As bancas de heteroidentificação foram criadas como um mecanismo para coibir fraudes e garantir que as vagas destinadas a pessoas negras (pretas e pardas) sejam de fato ocupadas por quem tem direito. No entanto, os critérios utilizados, baseados principalmente no fenótipo dos candidatos, geram controvérsias e levam a decisões que são frequentemente contestadas na Justiça, com diferentes desfechos.
Irmãos gêmeos, resultados diferentes
Um dos casos mais emblemáticos sobre a subjetividade das avaliações de heteroidentificação ocorreu em 2007 na Universidade de Brasília (UnB) e envolveu dois irmãos gêmeos idênticos. Eles se autodeclararam pardos no vestibular. Em um primeiro momento, um foi aprovado pela comissão de heteroidentificação, enquanto o outro foi rejeitado. A situação expôs a fragilidade dos critérios e foi parar na Justiça, que determinou a matrícula do segundo irmão, considerando a evidente contradição da análise.
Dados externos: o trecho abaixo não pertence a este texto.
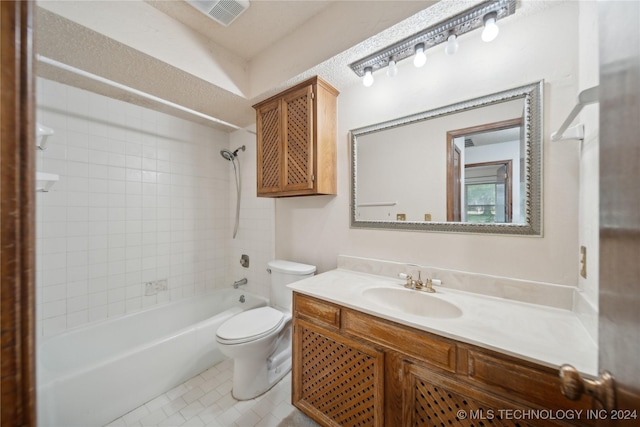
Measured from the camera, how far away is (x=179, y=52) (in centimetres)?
151

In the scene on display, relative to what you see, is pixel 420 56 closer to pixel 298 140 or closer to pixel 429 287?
pixel 298 140

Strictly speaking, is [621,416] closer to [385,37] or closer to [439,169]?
[439,169]

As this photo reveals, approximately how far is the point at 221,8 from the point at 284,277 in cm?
186

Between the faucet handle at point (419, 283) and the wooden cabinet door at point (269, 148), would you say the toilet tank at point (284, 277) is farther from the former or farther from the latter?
the faucet handle at point (419, 283)

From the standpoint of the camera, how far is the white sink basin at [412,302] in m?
1.23

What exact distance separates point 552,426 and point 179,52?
2512mm

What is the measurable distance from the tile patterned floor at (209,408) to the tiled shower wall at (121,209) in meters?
0.87

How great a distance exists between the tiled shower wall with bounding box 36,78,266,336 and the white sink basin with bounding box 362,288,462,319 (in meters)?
1.27

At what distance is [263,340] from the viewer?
153 centimetres

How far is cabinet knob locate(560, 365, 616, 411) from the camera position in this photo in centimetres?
41

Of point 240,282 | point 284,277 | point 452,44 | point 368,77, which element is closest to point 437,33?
point 452,44

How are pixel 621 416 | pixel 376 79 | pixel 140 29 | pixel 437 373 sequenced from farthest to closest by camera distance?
pixel 376 79 → pixel 140 29 → pixel 437 373 → pixel 621 416

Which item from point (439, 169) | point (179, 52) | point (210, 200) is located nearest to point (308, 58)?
point (179, 52)

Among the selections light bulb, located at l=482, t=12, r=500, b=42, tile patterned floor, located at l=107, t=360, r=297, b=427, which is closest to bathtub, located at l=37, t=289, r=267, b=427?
tile patterned floor, located at l=107, t=360, r=297, b=427
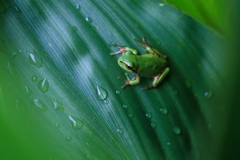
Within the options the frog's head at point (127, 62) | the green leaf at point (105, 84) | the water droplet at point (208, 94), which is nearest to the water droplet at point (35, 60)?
the green leaf at point (105, 84)

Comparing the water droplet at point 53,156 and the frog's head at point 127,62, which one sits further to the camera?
the frog's head at point 127,62

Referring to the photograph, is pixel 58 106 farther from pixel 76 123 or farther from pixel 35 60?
pixel 35 60

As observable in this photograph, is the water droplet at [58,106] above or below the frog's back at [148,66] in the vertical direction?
above

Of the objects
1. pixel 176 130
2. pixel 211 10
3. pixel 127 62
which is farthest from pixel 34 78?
pixel 211 10

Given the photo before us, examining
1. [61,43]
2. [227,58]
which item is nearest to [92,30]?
[61,43]

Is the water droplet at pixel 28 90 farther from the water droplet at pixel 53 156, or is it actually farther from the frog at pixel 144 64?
the frog at pixel 144 64

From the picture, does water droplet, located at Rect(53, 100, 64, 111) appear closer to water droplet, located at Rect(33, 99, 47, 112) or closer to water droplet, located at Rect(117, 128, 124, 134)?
water droplet, located at Rect(33, 99, 47, 112)

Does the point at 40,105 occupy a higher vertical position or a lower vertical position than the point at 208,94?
higher

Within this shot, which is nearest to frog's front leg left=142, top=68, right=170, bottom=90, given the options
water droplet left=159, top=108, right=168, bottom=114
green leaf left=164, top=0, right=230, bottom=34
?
water droplet left=159, top=108, right=168, bottom=114
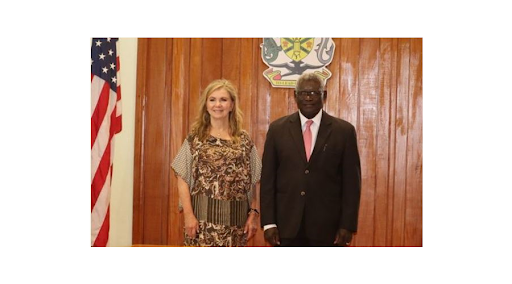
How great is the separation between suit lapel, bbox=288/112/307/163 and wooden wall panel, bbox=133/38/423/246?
0.21ft

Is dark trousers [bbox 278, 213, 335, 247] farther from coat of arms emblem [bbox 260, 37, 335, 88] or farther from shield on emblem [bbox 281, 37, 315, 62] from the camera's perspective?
shield on emblem [bbox 281, 37, 315, 62]

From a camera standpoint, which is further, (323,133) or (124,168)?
(124,168)

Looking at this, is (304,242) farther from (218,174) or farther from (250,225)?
(218,174)

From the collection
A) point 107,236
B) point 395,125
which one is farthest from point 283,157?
point 107,236

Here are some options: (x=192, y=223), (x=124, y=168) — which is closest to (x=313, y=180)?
(x=192, y=223)

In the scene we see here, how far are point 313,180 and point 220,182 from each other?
46cm

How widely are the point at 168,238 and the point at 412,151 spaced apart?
4.33 feet

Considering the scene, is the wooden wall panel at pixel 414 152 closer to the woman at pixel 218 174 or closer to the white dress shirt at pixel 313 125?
the white dress shirt at pixel 313 125

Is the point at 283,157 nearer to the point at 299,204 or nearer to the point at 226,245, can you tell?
the point at 299,204

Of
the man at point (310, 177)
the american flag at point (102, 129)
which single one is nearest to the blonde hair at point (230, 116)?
the man at point (310, 177)

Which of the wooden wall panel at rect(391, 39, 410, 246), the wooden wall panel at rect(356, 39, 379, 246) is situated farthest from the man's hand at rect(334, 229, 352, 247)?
the wooden wall panel at rect(391, 39, 410, 246)

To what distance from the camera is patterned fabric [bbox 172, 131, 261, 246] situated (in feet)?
7.91

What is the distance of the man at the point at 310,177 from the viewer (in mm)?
2398

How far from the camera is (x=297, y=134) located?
243 centimetres
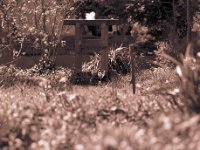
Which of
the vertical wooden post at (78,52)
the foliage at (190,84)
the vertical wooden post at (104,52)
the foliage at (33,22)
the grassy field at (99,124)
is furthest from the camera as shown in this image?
the foliage at (33,22)

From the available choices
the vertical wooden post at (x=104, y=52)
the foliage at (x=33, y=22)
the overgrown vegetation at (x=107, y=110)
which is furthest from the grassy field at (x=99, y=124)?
the foliage at (x=33, y=22)

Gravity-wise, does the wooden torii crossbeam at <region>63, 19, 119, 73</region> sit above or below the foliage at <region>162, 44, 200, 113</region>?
above

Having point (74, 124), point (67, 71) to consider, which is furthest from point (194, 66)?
point (67, 71)

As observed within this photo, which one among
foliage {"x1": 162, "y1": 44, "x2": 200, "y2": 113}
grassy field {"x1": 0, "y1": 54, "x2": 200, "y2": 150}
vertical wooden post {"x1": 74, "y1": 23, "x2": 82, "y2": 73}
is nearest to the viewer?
grassy field {"x1": 0, "y1": 54, "x2": 200, "y2": 150}

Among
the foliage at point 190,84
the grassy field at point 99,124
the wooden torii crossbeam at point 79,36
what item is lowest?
the grassy field at point 99,124

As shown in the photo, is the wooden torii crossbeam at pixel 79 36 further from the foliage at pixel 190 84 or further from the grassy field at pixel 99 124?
the foliage at pixel 190 84

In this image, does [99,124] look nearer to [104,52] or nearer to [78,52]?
[104,52]

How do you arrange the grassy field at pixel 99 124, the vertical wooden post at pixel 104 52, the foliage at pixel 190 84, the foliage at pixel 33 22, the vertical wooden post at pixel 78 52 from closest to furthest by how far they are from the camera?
the grassy field at pixel 99 124 < the foliage at pixel 190 84 < the vertical wooden post at pixel 104 52 < the vertical wooden post at pixel 78 52 < the foliage at pixel 33 22

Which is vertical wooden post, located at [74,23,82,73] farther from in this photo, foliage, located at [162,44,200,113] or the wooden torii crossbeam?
foliage, located at [162,44,200,113]

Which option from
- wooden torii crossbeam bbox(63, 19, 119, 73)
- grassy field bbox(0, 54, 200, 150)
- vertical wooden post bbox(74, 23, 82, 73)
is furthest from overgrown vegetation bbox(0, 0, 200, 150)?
wooden torii crossbeam bbox(63, 19, 119, 73)

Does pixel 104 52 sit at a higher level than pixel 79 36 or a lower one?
lower

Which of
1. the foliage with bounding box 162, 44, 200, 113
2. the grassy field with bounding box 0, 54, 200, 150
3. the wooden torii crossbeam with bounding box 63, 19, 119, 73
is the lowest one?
the grassy field with bounding box 0, 54, 200, 150

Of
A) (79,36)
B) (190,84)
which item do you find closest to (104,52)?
(79,36)

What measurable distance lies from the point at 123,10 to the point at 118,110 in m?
12.0
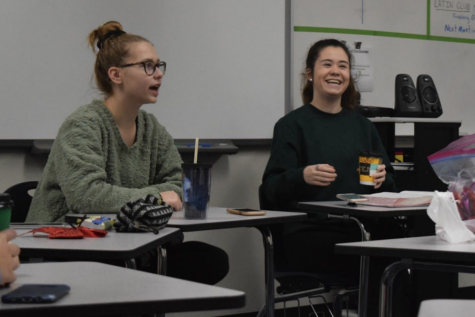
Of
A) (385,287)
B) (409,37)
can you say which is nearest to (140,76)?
(385,287)

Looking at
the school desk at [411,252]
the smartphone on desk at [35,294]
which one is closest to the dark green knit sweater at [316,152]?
the school desk at [411,252]

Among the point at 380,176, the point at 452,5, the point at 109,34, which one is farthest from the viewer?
the point at 452,5

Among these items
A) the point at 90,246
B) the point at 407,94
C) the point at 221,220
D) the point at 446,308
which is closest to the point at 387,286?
the point at 446,308

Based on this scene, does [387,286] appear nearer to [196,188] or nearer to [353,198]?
[196,188]

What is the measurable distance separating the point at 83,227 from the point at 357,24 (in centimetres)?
267

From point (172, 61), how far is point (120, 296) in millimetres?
2537

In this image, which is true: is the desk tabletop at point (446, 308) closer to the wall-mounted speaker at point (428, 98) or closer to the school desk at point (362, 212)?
the school desk at point (362, 212)

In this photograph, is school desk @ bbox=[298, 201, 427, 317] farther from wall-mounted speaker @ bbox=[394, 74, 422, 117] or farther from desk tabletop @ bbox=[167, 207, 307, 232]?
wall-mounted speaker @ bbox=[394, 74, 422, 117]

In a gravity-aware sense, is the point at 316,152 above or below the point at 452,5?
below

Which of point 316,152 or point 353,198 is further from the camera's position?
point 316,152

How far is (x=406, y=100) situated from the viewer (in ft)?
11.9

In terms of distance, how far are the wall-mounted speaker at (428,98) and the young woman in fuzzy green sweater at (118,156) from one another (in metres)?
1.61

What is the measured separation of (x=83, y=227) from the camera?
165 cm

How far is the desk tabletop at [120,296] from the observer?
2.94ft
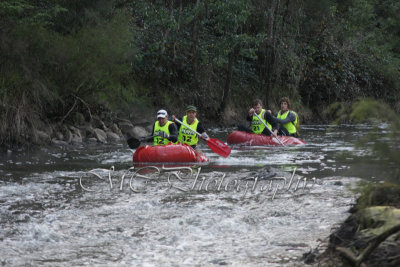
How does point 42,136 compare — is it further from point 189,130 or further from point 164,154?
point 164,154

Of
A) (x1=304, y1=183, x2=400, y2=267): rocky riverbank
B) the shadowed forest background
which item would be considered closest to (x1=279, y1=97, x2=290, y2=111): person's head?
the shadowed forest background

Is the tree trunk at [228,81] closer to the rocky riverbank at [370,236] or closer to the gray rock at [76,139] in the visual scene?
the gray rock at [76,139]

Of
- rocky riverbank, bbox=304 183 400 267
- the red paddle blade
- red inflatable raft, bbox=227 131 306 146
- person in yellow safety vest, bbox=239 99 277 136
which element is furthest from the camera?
person in yellow safety vest, bbox=239 99 277 136

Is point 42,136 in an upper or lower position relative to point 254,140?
upper

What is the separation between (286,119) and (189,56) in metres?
6.05

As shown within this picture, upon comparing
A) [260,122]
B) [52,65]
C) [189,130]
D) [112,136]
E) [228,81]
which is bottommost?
[112,136]

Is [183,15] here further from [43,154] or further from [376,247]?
[376,247]

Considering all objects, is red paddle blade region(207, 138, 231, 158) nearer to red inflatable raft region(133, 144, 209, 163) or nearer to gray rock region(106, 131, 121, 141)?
red inflatable raft region(133, 144, 209, 163)

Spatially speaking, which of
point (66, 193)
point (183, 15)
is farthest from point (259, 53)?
point (66, 193)

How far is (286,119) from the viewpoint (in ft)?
52.1

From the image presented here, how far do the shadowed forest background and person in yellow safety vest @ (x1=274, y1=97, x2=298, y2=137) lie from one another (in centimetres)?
126

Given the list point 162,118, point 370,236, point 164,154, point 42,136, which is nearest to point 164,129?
point 162,118

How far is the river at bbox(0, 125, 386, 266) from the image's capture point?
17.1 feet

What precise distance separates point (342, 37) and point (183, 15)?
959 cm
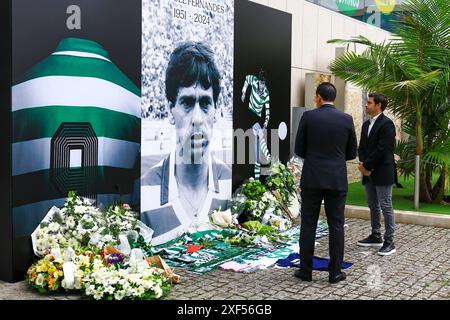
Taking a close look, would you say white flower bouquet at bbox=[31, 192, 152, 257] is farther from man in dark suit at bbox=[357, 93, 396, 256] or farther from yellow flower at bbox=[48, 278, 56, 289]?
man in dark suit at bbox=[357, 93, 396, 256]

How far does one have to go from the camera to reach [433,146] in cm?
1001

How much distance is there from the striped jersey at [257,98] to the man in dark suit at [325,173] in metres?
3.01

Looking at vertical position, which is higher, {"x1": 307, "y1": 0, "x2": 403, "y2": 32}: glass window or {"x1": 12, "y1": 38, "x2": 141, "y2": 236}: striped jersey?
{"x1": 307, "y1": 0, "x2": 403, "y2": 32}: glass window

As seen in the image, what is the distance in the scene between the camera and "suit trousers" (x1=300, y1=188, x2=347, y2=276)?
5.64 m

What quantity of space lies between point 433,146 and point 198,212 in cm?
474

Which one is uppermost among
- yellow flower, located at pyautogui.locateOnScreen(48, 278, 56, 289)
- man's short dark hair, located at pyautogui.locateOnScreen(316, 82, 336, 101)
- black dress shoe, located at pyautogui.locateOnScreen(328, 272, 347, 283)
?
man's short dark hair, located at pyautogui.locateOnScreen(316, 82, 336, 101)

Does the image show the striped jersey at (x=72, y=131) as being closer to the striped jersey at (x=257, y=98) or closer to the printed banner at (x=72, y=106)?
the printed banner at (x=72, y=106)

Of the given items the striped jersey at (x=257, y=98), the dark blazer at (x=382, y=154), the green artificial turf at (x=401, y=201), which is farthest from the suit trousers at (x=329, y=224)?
the green artificial turf at (x=401, y=201)

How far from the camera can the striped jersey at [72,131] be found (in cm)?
533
A judicialização de concursos e matrículas
Situações de contestação judicial são comuns em diversas esferas. Há registros de candidatos a concursos públicos, incluindo para carreiras policiais, que foram eliminados na avaliação fenotípica e conseguiram reverter a decisão nos tribunais. Nesses casos, a defesa costuma argumentar que a banca ignorou a autodeclaração e a trajetória de vida do indivíduo, apresentando fotos e documentos familiares para comprovar a identificação racial.
Da mesma forma, universidades federais já realizaram processos de investigação interna após denúncias de coletivos negros, resultando no cancelamento de matrículas de estudantes em cursos de alta concorrência. Muitas dessas decisões administrativas também são levadas à Justiça, que precisa ponderar entre a autonomia da instituição e os direitos individuais do aluno.
O respaldo do STF e os limites da avaliação
O Supremo Tribunal Federal (STF) já validou a constitucionalidade das comissões de heteroidentificação, considerando-as um mecanismo legítimo para garantir a efetividade da política de cotas. Contudo, decisões de tribunais superiores, como o Superior Tribunal de Justiça (STJ), têm estabelecido importantes precedentes sobre os limites dessa avaliação. A jurisprudência aponta que a análise não pode ser arbitrária e deve considerar não apenas uma única impressão ou fotografia, mas também a autodeclaração do indivíduo e seu histórico de vida, buscando uma avaliação mais ampla e contextualizada.